━━━━━ Page text

= Symmetry group =

Group of transformations under which the object is invariant

A regular tetrahedron is invariant under twelve distinct rotations (if the identity transformation is included as a trivial rotation and reflections are excluded). These are illustrated here in the cycle graph format, along with the 180° edge (blue arrows) and 120° vertex (pink and orange arrows) rotations that permute the tetrahedron through the positions. The twelve rotations form the rotation (symmetry) group of the figure.

In group theory, the symmetry group of a geometric object is the group of all transformations under which the object is invariant, endowed with the group operation of composition. Such a transformation is an invertible mapping of the ambient space which takes the object to itself, and which preserves all the relevant structure of the object. A frequent notation for the symmetry group of an object X is G = Sym(X).

For an object in a metric space, its symmetries form a subgroup of the isometry group of the ambient space. This article mainly considers symmetry groups in Euclidean geometry, but the concept may also be studied for more general types of geometric structure.

==Introduction==
We consider the "objects" possessing symmetry to be geometric figures, images, and patterns, such as a wallpaper pattern. For symmetry of physical objects, one may also take their physical composition as part of the pattern. (A pattern may be specified formally as a scalar field, a function of position with values in a set of colors or substances; as a vector field; or as a more general function on the object.) The group of isometries of space induces a group action on objects in it, and the symmetry group Sym(X) consists of those isometries which map X to itself (as well as mapping any further pattern to itself). We say X is invariant under such a mapping, and the mapping is a symmetry of X.

The above is sometimes called the full symmetry group of X to emphasize that it includes orientation-reversing isometries (reflections, glide reflections and improper rotations), as long as those isometries map this particular X to itself. The subgroup of orientation-preserving symmetries (translations, rotations, and compositions of these) is called its proper symmetry group. An object is chiral when it has no orientation-reversing symmetries, so that its proper symmetry group is equal to its full symmetry group.

Any symmetry group whose elements have a common fixed point, which is true if the group is finite or the figure is bounded, can be represented as a subgroup of the orthogonal group O(n) by choosing the origin to be a fixed point. The proper symmetry group is then a subgroup of the special orthogonal group SO(n), and is called the rotation group of the figure.

In a discrete symmetry group, the points symmetric to a given point do not accumulate toward a limit point. That is, every orbit of the group (the images of a given point under all group elements) forms a discrete set. All finite symmetry groups are discrete.

━━━━━━━━━━
━━━━━ Dataset entries

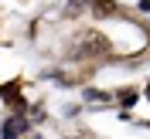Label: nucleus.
I'll use <instances>...</instances> for the list:
<instances>
[{
	"label": "nucleus",
	"mask_w": 150,
	"mask_h": 139,
	"mask_svg": "<svg viewBox=\"0 0 150 139\" xmlns=\"http://www.w3.org/2000/svg\"><path fill=\"white\" fill-rule=\"evenodd\" d=\"M24 132H28V119L14 115V119H7V122H4L0 136H4V139H17V136H24Z\"/></svg>",
	"instance_id": "nucleus-1"
},
{
	"label": "nucleus",
	"mask_w": 150,
	"mask_h": 139,
	"mask_svg": "<svg viewBox=\"0 0 150 139\" xmlns=\"http://www.w3.org/2000/svg\"><path fill=\"white\" fill-rule=\"evenodd\" d=\"M106 47H109V44H106V37H99L96 31H89V34L82 37V51H92V54H96V51H106Z\"/></svg>",
	"instance_id": "nucleus-2"
},
{
	"label": "nucleus",
	"mask_w": 150,
	"mask_h": 139,
	"mask_svg": "<svg viewBox=\"0 0 150 139\" xmlns=\"http://www.w3.org/2000/svg\"><path fill=\"white\" fill-rule=\"evenodd\" d=\"M0 95H4L7 102H17V105H21V95H17V85H4V88H0Z\"/></svg>",
	"instance_id": "nucleus-3"
},
{
	"label": "nucleus",
	"mask_w": 150,
	"mask_h": 139,
	"mask_svg": "<svg viewBox=\"0 0 150 139\" xmlns=\"http://www.w3.org/2000/svg\"><path fill=\"white\" fill-rule=\"evenodd\" d=\"M96 14H99V17H109V14H112V0H96Z\"/></svg>",
	"instance_id": "nucleus-4"
},
{
	"label": "nucleus",
	"mask_w": 150,
	"mask_h": 139,
	"mask_svg": "<svg viewBox=\"0 0 150 139\" xmlns=\"http://www.w3.org/2000/svg\"><path fill=\"white\" fill-rule=\"evenodd\" d=\"M133 102H137V92H133V88H130V92H123V95H120V105H126V109H130Z\"/></svg>",
	"instance_id": "nucleus-5"
},
{
	"label": "nucleus",
	"mask_w": 150,
	"mask_h": 139,
	"mask_svg": "<svg viewBox=\"0 0 150 139\" xmlns=\"http://www.w3.org/2000/svg\"><path fill=\"white\" fill-rule=\"evenodd\" d=\"M85 98H89V102H99V98H103V92H96V88H85Z\"/></svg>",
	"instance_id": "nucleus-6"
},
{
	"label": "nucleus",
	"mask_w": 150,
	"mask_h": 139,
	"mask_svg": "<svg viewBox=\"0 0 150 139\" xmlns=\"http://www.w3.org/2000/svg\"><path fill=\"white\" fill-rule=\"evenodd\" d=\"M140 10H147V14H150V0H140Z\"/></svg>",
	"instance_id": "nucleus-7"
},
{
	"label": "nucleus",
	"mask_w": 150,
	"mask_h": 139,
	"mask_svg": "<svg viewBox=\"0 0 150 139\" xmlns=\"http://www.w3.org/2000/svg\"><path fill=\"white\" fill-rule=\"evenodd\" d=\"M147 98H150V85H147Z\"/></svg>",
	"instance_id": "nucleus-8"
}]
</instances>
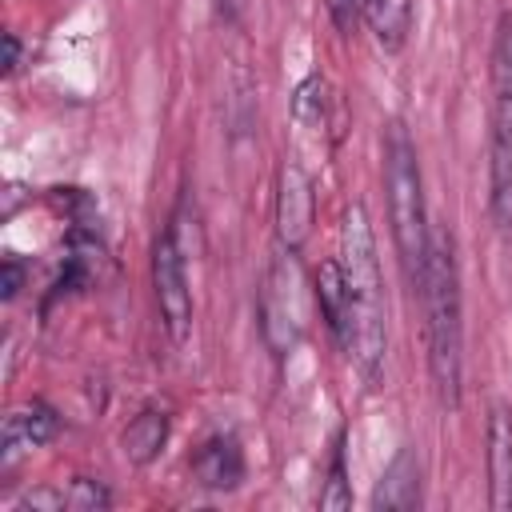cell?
<instances>
[{"label": "cell", "mask_w": 512, "mask_h": 512, "mask_svg": "<svg viewBox=\"0 0 512 512\" xmlns=\"http://www.w3.org/2000/svg\"><path fill=\"white\" fill-rule=\"evenodd\" d=\"M340 268L348 280V356L356 360L368 388L380 384L384 352H388V328H384V288H380V264H376V240L364 204H348L340 224Z\"/></svg>", "instance_id": "1"}, {"label": "cell", "mask_w": 512, "mask_h": 512, "mask_svg": "<svg viewBox=\"0 0 512 512\" xmlns=\"http://www.w3.org/2000/svg\"><path fill=\"white\" fill-rule=\"evenodd\" d=\"M424 300V328H428V372L436 384L440 404H460V372H464V324H460V268L456 248L444 228H432L424 272L416 280Z\"/></svg>", "instance_id": "2"}, {"label": "cell", "mask_w": 512, "mask_h": 512, "mask_svg": "<svg viewBox=\"0 0 512 512\" xmlns=\"http://www.w3.org/2000/svg\"><path fill=\"white\" fill-rule=\"evenodd\" d=\"M384 188H388L392 240H396V252H400L408 280L416 284L424 272L432 224H428V208H424V180H420L416 144L400 120L388 124V132H384Z\"/></svg>", "instance_id": "3"}, {"label": "cell", "mask_w": 512, "mask_h": 512, "mask_svg": "<svg viewBox=\"0 0 512 512\" xmlns=\"http://www.w3.org/2000/svg\"><path fill=\"white\" fill-rule=\"evenodd\" d=\"M152 284H156L160 320L172 344H184L192 336V288H188V264H184L176 224H168L152 248Z\"/></svg>", "instance_id": "4"}, {"label": "cell", "mask_w": 512, "mask_h": 512, "mask_svg": "<svg viewBox=\"0 0 512 512\" xmlns=\"http://www.w3.org/2000/svg\"><path fill=\"white\" fill-rule=\"evenodd\" d=\"M488 216L512 240V100H496L488 132Z\"/></svg>", "instance_id": "5"}, {"label": "cell", "mask_w": 512, "mask_h": 512, "mask_svg": "<svg viewBox=\"0 0 512 512\" xmlns=\"http://www.w3.org/2000/svg\"><path fill=\"white\" fill-rule=\"evenodd\" d=\"M260 332L276 356L292 352L300 340V308H296V276L284 264V256L268 268V280L260 288Z\"/></svg>", "instance_id": "6"}, {"label": "cell", "mask_w": 512, "mask_h": 512, "mask_svg": "<svg viewBox=\"0 0 512 512\" xmlns=\"http://www.w3.org/2000/svg\"><path fill=\"white\" fill-rule=\"evenodd\" d=\"M312 180L296 160H284L280 168V184H276V236L288 252H300L304 240L312 236Z\"/></svg>", "instance_id": "7"}, {"label": "cell", "mask_w": 512, "mask_h": 512, "mask_svg": "<svg viewBox=\"0 0 512 512\" xmlns=\"http://www.w3.org/2000/svg\"><path fill=\"white\" fill-rule=\"evenodd\" d=\"M192 476L200 488H212V492H232L240 488L244 480V452L236 444V436H208L196 456H192Z\"/></svg>", "instance_id": "8"}, {"label": "cell", "mask_w": 512, "mask_h": 512, "mask_svg": "<svg viewBox=\"0 0 512 512\" xmlns=\"http://www.w3.org/2000/svg\"><path fill=\"white\" fill-rule=\"evenodd\" d=\"M488 488L492 508H512V412L504 404L488 412Z\"/></svg>", "instance_id": "9"}, {"label": "cell", "mask_w": 512, "mask_h": 512, "mask_svg": "<svg viewBox=\"0 0 512 512\" xmlns=\"http://www.w3.org/2000/svg\"><path fill=\"white\" fill-rule=\"evenodd\" d=\"M56 428H60L56 412H52L48 404H40V400H32V404L8 412V420H4V464H12V460H16L20 452H28V448L48 444V440L56 436Z\"/></svg>", "instance_id": "10"}, {"label": "cell", "mask_w": 512, "mask_h": 512, "mask_svg": "<svg viewBox=\"0 0 512 512\" xmlns=\"http://www.w3.org/2000/svg\"><path fill=\"white\" fill-rule=\"evenodd\" d=\"M416 504H420V464H416L412 448H400L372 492V508L376 512H408Z\"/></svg>", "instance_id": "11"}, {"label": "cell", "mask_w": 512, "mask_h": 512, "mask_svg": "<svg viewBox=\"0 0 512 512\" xmlns=\"http://www.w3.org/2000/svg\"><path fill=\"white\" fill-rule=\"evenodd\" d=\"M312 280H316V300H320V312H324L328 332L340 340V348H348L352 316H348V280H344L340 260H320V268H316Z\"/></svg>", "instance_id": "12"}, {"label": "cell", "mask_w": 512, "mask_h": 512, "mask_svg": "<svg viewBox=\"0 0 512 512\" xmlns=\"http://www.w3.org/2000/svg\"><path fill=\"white\" fill-rule=\"evenodd\" d=\"M360 4H364V20H368L376 44L384 52L404 48L408 24H412V0H360Z\"/></svg>", "instance_id": "13"}, {"label": "cell", "mask_w": 512, "mask_h": 512, "mask_svg": "<svg viewBox=\"0 0 512 512\" xmlns=\"http://www.w3.org/2000/svg\"><path fill=\"white\" fill-rule=\"evenodd\" d=\"M164 440H168V416L164 412H156V408H144L128 428H124V436H120V444H124V456L132 460V464H152L160 452H164Z\"/></svg>", "instance_id": "14"}, {"label": "cell", "mask_w": 512, "mask_h": 512, "mask_svg": "<svg viewBox=\"0 0 512 512\" xmlns=\"http://www.w3.org/2000/svg\"><path fill=\"white\" fill-rule=\"evenodd\" d=\"M492 96L512 100V12H500L492 32Z\"/></svg>", "instance_id": "15"}, {"label": "cell", "mask_w": 512, "mask_h": 512, "mask_svg": "<svg viewBox=\"0 0 512 512\" xmlns=\"http://www.w3.org/2000/svg\"><path fill=\"white\" fill-rule=\"evenodd\" d=\"M292 116H296V124H304V128H320V124H324V80H320V76H308V80L296 88V96H292Z\"/></svg>", "instance_id": "16"}, {"label": "cell", "mask_w": 512, "mask_h": 512, "mask_svg": "<svg viewBox=\"0 0 512 512\" xmlns=\"http://www.w3.org/2000/svg\"><path fill=\"white\" fill-rule=\"evenodd\" d=\"M348 504H352V492L344 480V448H336L332 468H328V484L320 488V508H348Z\"/></svg>", "instance_id": "17"}, {"label": "cell", "mask_w": 512, "mask_h": 512, "mask_svg": "<svg viewBox=\"0 0 512 512\" xmlns=\"http://www.w3.org/2000/svg\"><path fill=\"white\" fill-rule=\"evenodd\" d=\"M112 504V492L100 484V480H76L68 488V508L72 512H100Z\"/></svg>", "instance_id": "18"}, {"label": "cell", "mask_w": 512, "mask_h": 512, "mask_svg": "<svg viewBox=\"0 0 512 512\" xmlns=\"http://www.w3.org/2000/svg\"><path fill=\"white\" fill-rule=\"evenodd\" d=\"M20 284H24V264H20L16 256H8V260H4V276H0V288H4V300H16V292H20Z\"/></svg>", "instance_id": "19"}, {"label": "cell", "mask_w": 512, "mask_h": 512, "mask_svg": "<svg viewBox=\"0 0 512 512\" xmlns=\"http://www.w3.org/2000/svg\"><path fill=\"white\" fill-rule=\"evenodd\" d=\"M20 68V36L16 32H4V72L12 76Z\"/></svg>", "instance_id": "20"}, {"label": "cell", "mask_w": 512, "mask_h": 512, "mask_svg": "<svg viewBox=\"0 0 512 512\" xmlns=\"http://www.w3.org/2000/svg\"><path fill=\"white\" fill-rule=\"evenodd\" d=\"M356 8L364 12V4H356V0H332V16H336V24H340V28H352Z\"/></svg>", "instance_id": "21"}, {"label": "cell", "mask_w": 512, "mask_h": 512, "mask_svg": "<svg viewBox=\"0 0 512 512\" xmlns=\"http://www.w3.org/2000/svg\"><path fill=\"white\" fill-rule=\"evenodd\" d=\"M244 4H248V0H216V12H220L224 20H240Z\"/></svg>", "instance_id": "22"}]
</instances>
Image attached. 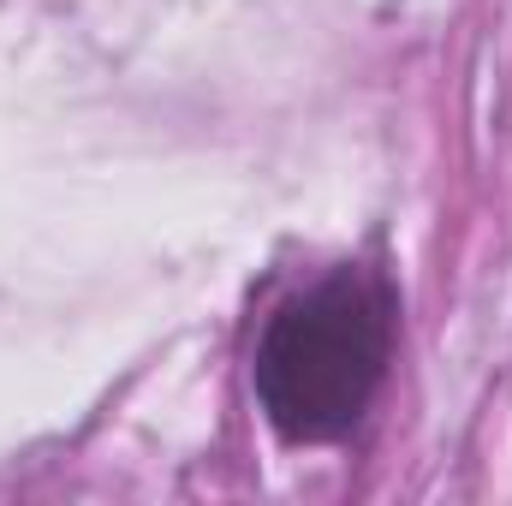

━━━━━━━━━━

__Stated goal 1__
For each statement about the text on symmetry groups, say yes or no, and quote the words of the text that decide it.
(a) A regular tetrahedron is invariant under twelve distinct rotations when reflections are excluded.
(b) An object is chiral when it has at least one orientation-reversing symmetry.
(c) Some finite symmetry groups are not discrete.
__Stated goal 2__
Answer these questions from the text on symmetry groups.
(a) What is a frequent notation for the symmetry group of an object X?
(b) What is the subgroup of orientation-preserving symmetries called?
(c) A symmetry group whose elements share a common fixed point can be represented as a subgroup of which group?
__Stated goal 3__
Rewrite the part of the text on symmetry groups that begins at the words "In group theory, the" and stops after "G = Sym(X).", swapping "composition" for "combination".
The listing was drawn from a separate source.

__Result 1__
(a) Yes: "A regular tetrahedron is invariant under twelve distinct rotations (if the identity transformation is included as a trivial rotation and reflections are excluded)."
(b) No: "An object is chiral when it has no orientation-reversing symmetries."
(c) No: "All finite symmetry groups are discrete."

__Result 2__
(a) G = Sym(X)
(b) Its proper symmetry group
(c) The orthogonal group O(n)

__Result 3__
In group theory, the symmetry group of a geometric object is the group of all transformations under which the object is invariant, endowed with the group operation of combination. Such a transformation is an invertible mapping of the ambient space which takes the object to itself, and which preserves all the relevant structure of the object. A frequent notation for the symmetry group of an object X is G = Sym(X).